MENTERI Kehakiman Mudjono berkata "Tak ada dalil yang
membenarkan persekutuan pengadilan dengan suap." Pernyataan
tersebut -- karena dilemparkan sambil bergurau disambut tawa dan
tepuk tangan para anggota DPR. Tapi dengan guraunya itu Menteri
Kehakiman hendak mempertanyakan: mengapa RUU (Rancangan
Undang-Undang) tentang suap di bidang olahraga belum dapat
disahkan? Sementara UU lain, tentang pembentukan Pengadilan
Tinggi Yogyakarta, Palangkaraya dan Tanjungkarang yang RUU-nya
diajukan bersama-sama Juli lalu, dapat lebih dulu terbit.
Tak begitu pentingkah UU suap olahraga? "Saya hanya mendukung
dan menyalurkan aspirasi masyarakat," ujar Mudjono kepada TEMPO,
RUU, katanya, dibikin dan diajukan untuk memenuhi desakan
masyarakat. Terutama kalangan olahraga seperti PSSI dan KONI.
Agar si penyuap, si atlet dan yang terlibat suap-menyuap lainnya
dapat dihukum.
Sebab, seperti selama ini terlihat, petugas hukum di sana-sini
tampak ragu-ragu bertindak.
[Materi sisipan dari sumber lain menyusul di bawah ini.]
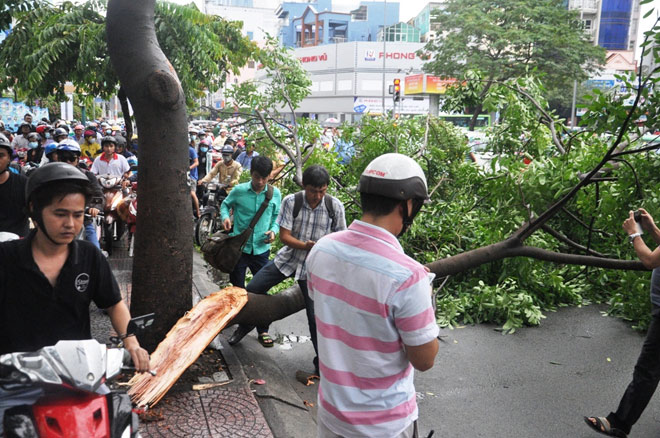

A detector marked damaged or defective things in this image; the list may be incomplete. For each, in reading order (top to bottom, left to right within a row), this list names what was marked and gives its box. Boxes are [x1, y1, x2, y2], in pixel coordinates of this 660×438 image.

splintered wood [127, 288, 248, 408]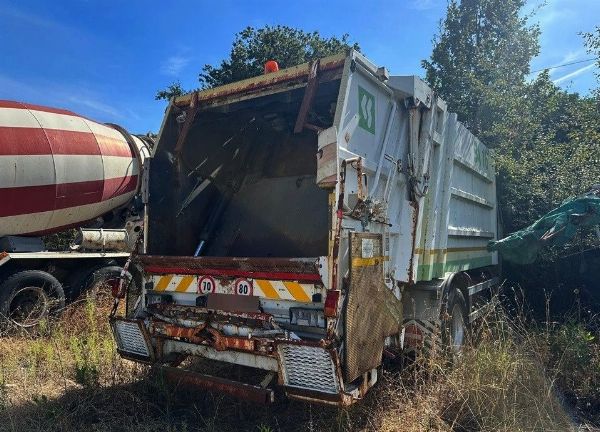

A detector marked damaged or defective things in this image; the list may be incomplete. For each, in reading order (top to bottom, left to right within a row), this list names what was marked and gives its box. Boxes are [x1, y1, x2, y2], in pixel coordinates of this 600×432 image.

rusty garbage truck [0, 101, 150, 330]
rusty garbage truck [110, 50, 500, 404]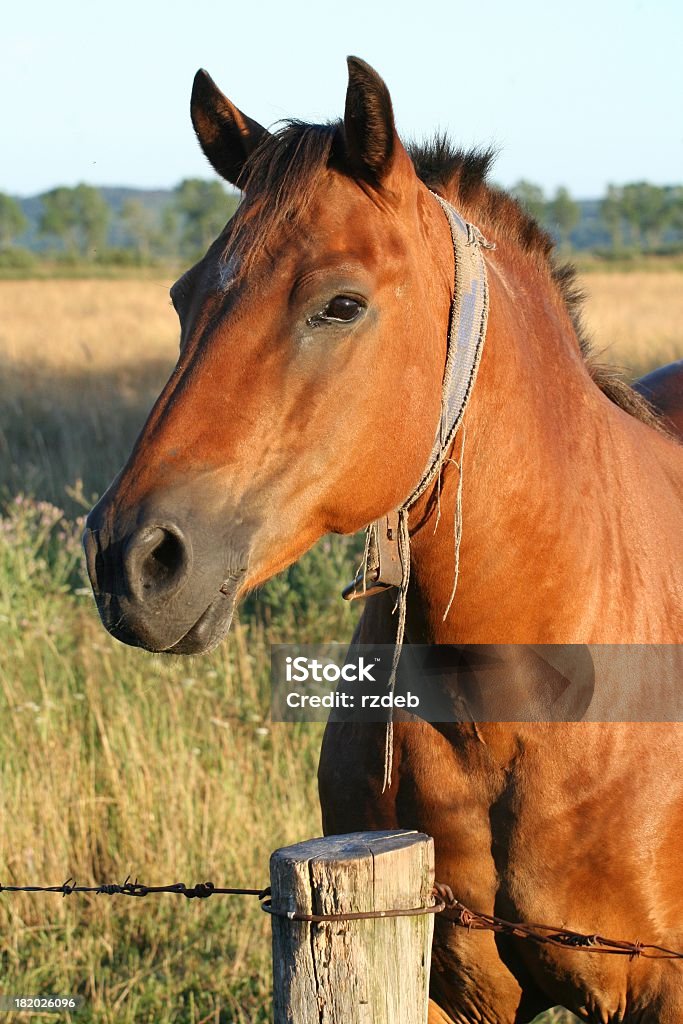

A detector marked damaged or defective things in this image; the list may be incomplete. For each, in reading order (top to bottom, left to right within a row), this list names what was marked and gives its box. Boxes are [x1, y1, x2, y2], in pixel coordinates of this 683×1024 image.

rusty wire [2, 872, 680, 960]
Penegak hukum di Jakarta, misalnya,
tak menemukan pasal KUHP yang cocok untuk menuntut beberapa
penyuap pemain sepakbola Merdeka Games (1978) yang dilaporkan
oleh Ketua Umum PSSI H. Ali Sadikin.
Kejaksaan di Padang memang pernah membawa beberapa atlet PSP
(Persatuan Sepakbola Padang) dan penyuapnya ke pengadilan. Tapi,
karena tuduhan berdasarkan pasal perjudian gelap ternyata tak
begitu pas, pengadilan hanya mengenakan hukuman masa percobaan
bagi para tertuduh (TEMPO, 12 Juli).
Pun terhadap TBH, pengusaha dari Semarang, belum jelas lagi
pasal mana yang hendak dikenakan. Pengusaha judi atau "permainan
ketangkasan" Kim tersebut disangka menyuap pemain PS Mandala.
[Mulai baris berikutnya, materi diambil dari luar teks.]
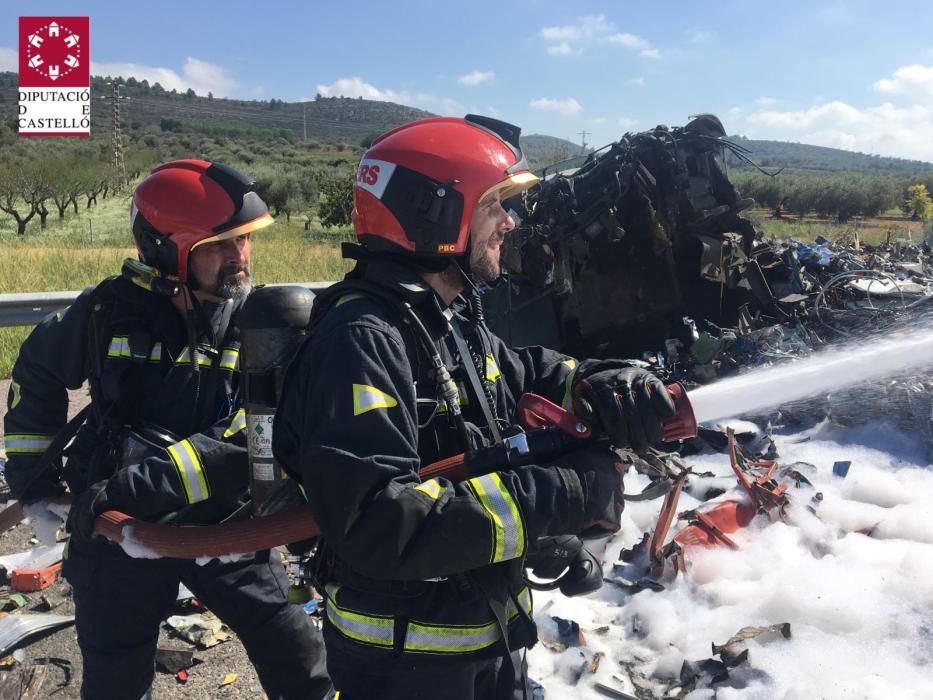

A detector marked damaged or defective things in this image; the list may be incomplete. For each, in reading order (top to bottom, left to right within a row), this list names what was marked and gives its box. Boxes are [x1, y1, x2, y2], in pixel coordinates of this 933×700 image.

burned vehicle wreckage [484, 113, 932, 446]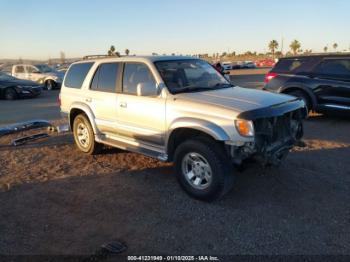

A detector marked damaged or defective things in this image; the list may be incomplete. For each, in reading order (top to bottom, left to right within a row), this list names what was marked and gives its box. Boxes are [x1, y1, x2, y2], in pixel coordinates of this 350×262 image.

crumpled hood [175, 87, 296, 112]
front-end damage [228, 98, 304, 166]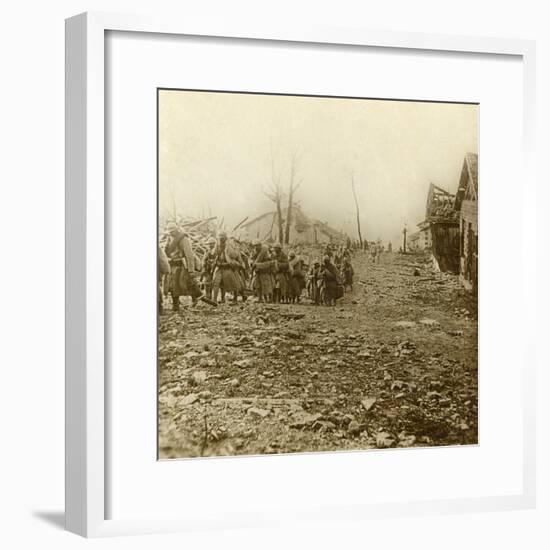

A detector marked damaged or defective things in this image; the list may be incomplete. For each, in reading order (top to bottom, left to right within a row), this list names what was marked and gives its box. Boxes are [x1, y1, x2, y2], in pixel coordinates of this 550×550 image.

damaged building [454, 153, 480, 292]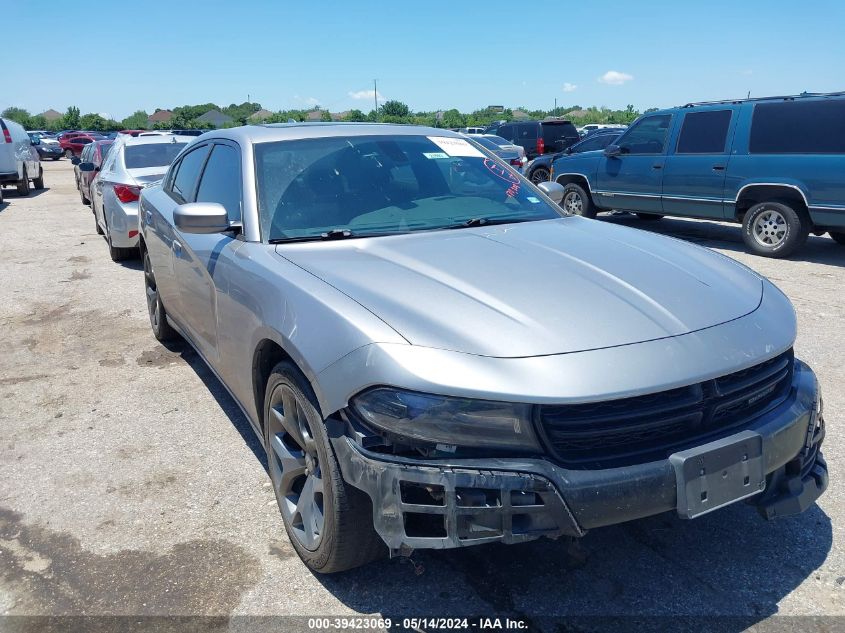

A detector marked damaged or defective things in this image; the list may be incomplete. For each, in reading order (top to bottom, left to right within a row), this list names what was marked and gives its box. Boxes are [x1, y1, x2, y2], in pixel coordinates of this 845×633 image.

damaged front bumper [328, 360, 824, 552]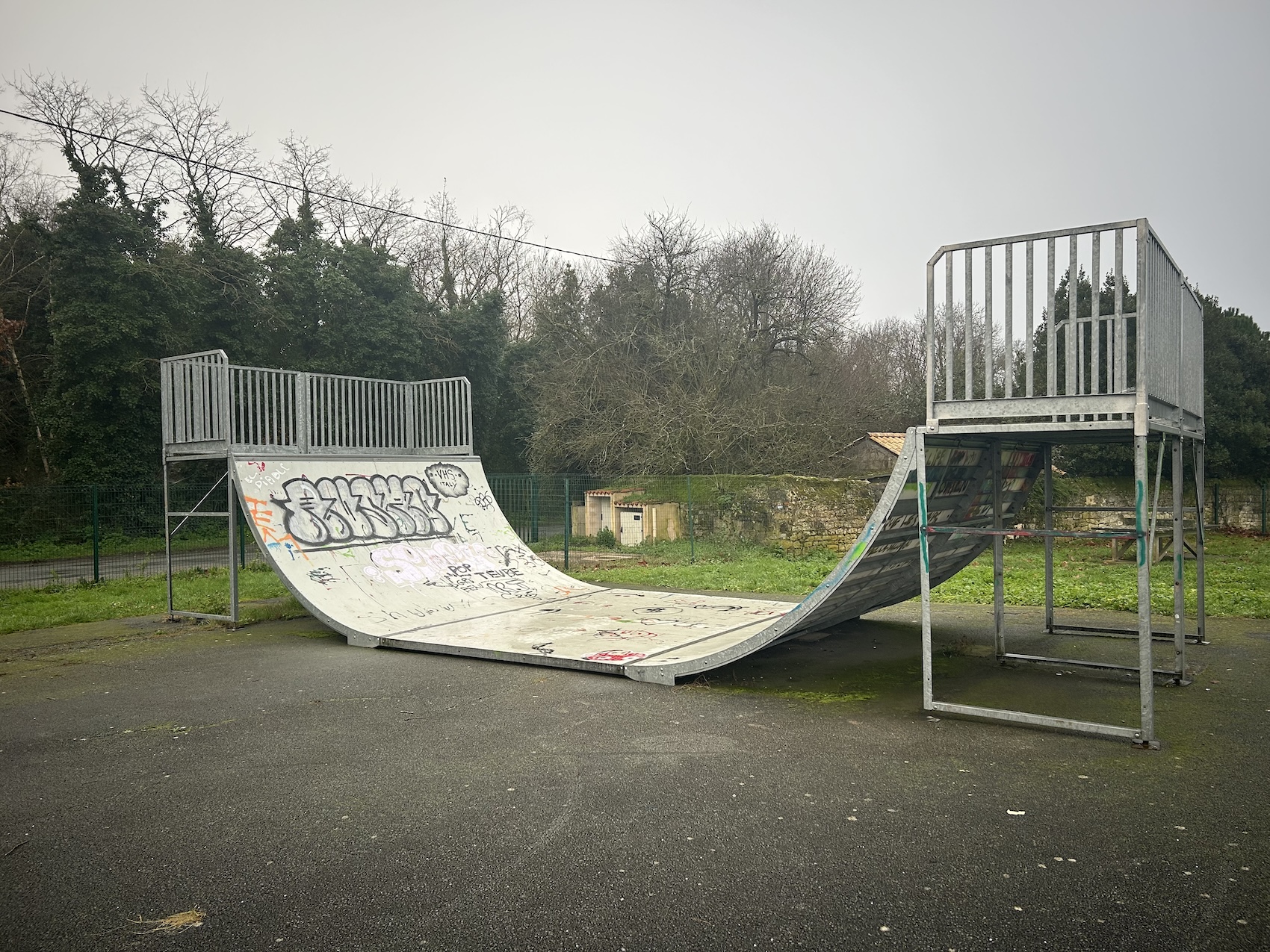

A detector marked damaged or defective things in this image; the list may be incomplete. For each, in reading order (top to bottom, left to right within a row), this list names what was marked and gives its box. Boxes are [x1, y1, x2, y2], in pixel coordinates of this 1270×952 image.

cracked asphalt surface [2, 606, 1270, 949]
Belum lama ini ia ditangkap, ditahan, kemudian dikirim ke
Jakarta.
Memang perlu kepastian hukum. Itu sebabnya, setelah melalui
beberapa kali rapat kerja dengan berbagai pihak, Departemen
Kehakiman dapat mengajukan RUU anti suap khusus yang berkenaan
dengan olahraga. Diusulkan agar tercantum dalam bab "Kejahatan
Terhadap Kesopanan" (Bab XIV KUHP), sebagai tambahan pasal 303
tentang perjudian gelap, suap-menyuap sekitar kegiatan olahraga
kelak boleh disebut sebagai "tindak pidana".
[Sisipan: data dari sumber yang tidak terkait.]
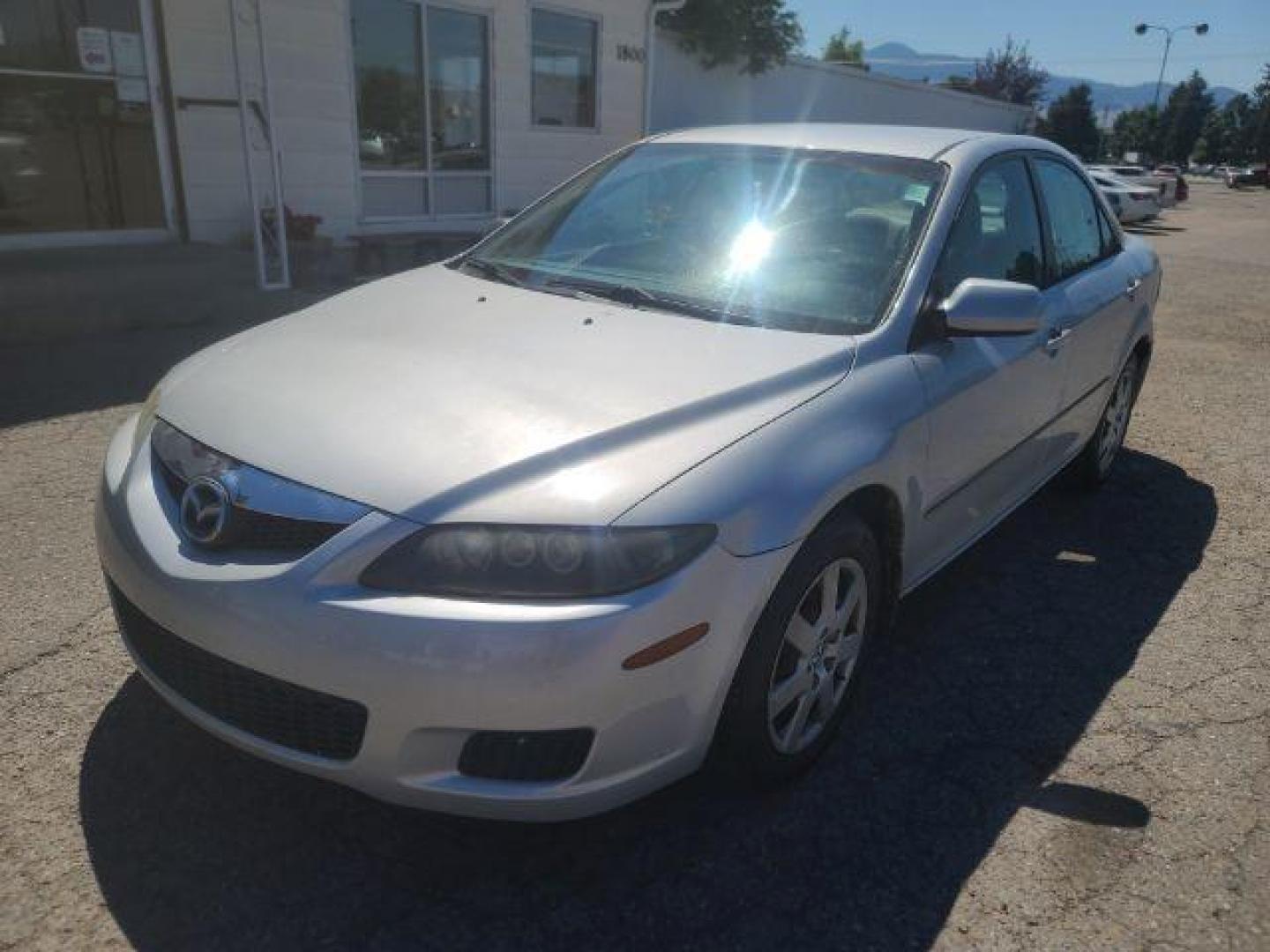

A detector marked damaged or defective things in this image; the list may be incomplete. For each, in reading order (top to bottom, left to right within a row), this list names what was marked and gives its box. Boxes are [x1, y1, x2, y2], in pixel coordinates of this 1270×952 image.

cracked asphalt [0, 182, 1263, 945]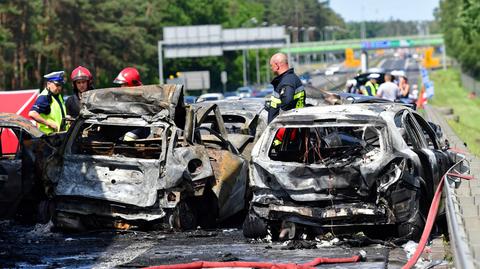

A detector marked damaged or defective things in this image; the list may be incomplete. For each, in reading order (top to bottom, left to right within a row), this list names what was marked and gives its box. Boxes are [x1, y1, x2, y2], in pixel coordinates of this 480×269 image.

burned car wreck [46, 85, 248, 230]
second burned car [44, 84, 251, 230]
burned car wreck [244, 103, 462, 240]
second burned car [244, 103, 464, 240]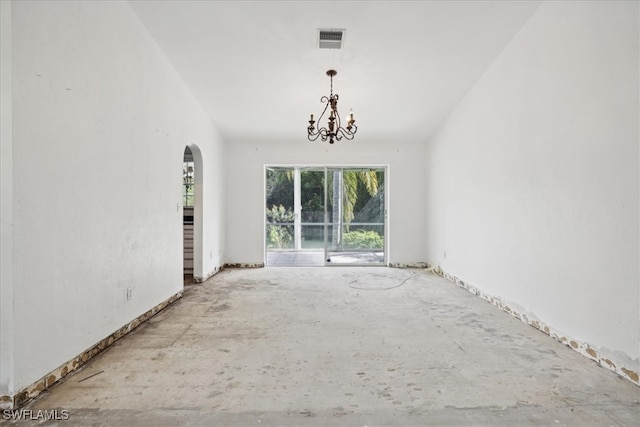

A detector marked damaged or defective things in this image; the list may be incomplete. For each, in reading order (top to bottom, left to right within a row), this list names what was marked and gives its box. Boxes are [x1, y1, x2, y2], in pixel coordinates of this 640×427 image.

baseboard damage [1, 292, 182, 410]
baseboard damage [428, 264, 640, 388]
Ancamannya cukup berat. Si penyuap dapat dikenai hukuman penjara
lima tahun dan denda sampai Rp 10 juta. Bagi wasit, pelatih,
pembina yang terlibat dapat dihukum penjara selama-lamanya tiga
tahun dan denda setinggi-tingginya Rp 6 juta. Sedangkan atlet,
yang menurut anggapan hanya sebagai "korban", diancam hukuman
seberat-beratnya dua tahun penjara atau denda maksimal Kp 2
juta.
Tapi, di luar dugaan Menteri Mudjono, DPR menunda pembicaraan
tentang RUU tersebut. Siapa pula penghambatnya? Ternyata FKP
(Fraksi Karya Pembangunan). "Tapi, tak benar kami menolak RUU
anti suap tersebut," kata jurubicara FKP Sulaiman Tjakrawiguna.
Fraksinya, kata jubir tadi, "hanya minta agar rumusannya
disempurnakan."
Dengan RUU yang sekarang, kata Sulaiman, FKP mencemaskan
perkembangan olahraga. Hukuman dua tahun penjara yang dapat
dikenakan terhadap atlet, katanya, hanya menakut-nakuti pemain
yang kebetulan kalah bertanding jangan-jangan disangka menerima
suap dan dituntut ke pengadilan.
Apa konsep perubahan yang diinginkan FKP akan dikemukakan dalam
pemandangan umum minggu ini. Kalangan PSSI, yang tak keberatan
salah seorang pemainnya masuk penjara bila memang terbukti
menerima suap, tak dapat menduga-duga apa yang dimaui FKP. Ali
Sadikin malah kaget mendengar penolakan FKP: "Masak iya . . . ?"
Menteri Kehakiman juga angkat bahu. Kekhawatiran FKP, katanya,
tak pada tempatnya. "Biar kalah," katanya, "kalau memang tak
bersalah mengapa atlet-atlet mesti takut?"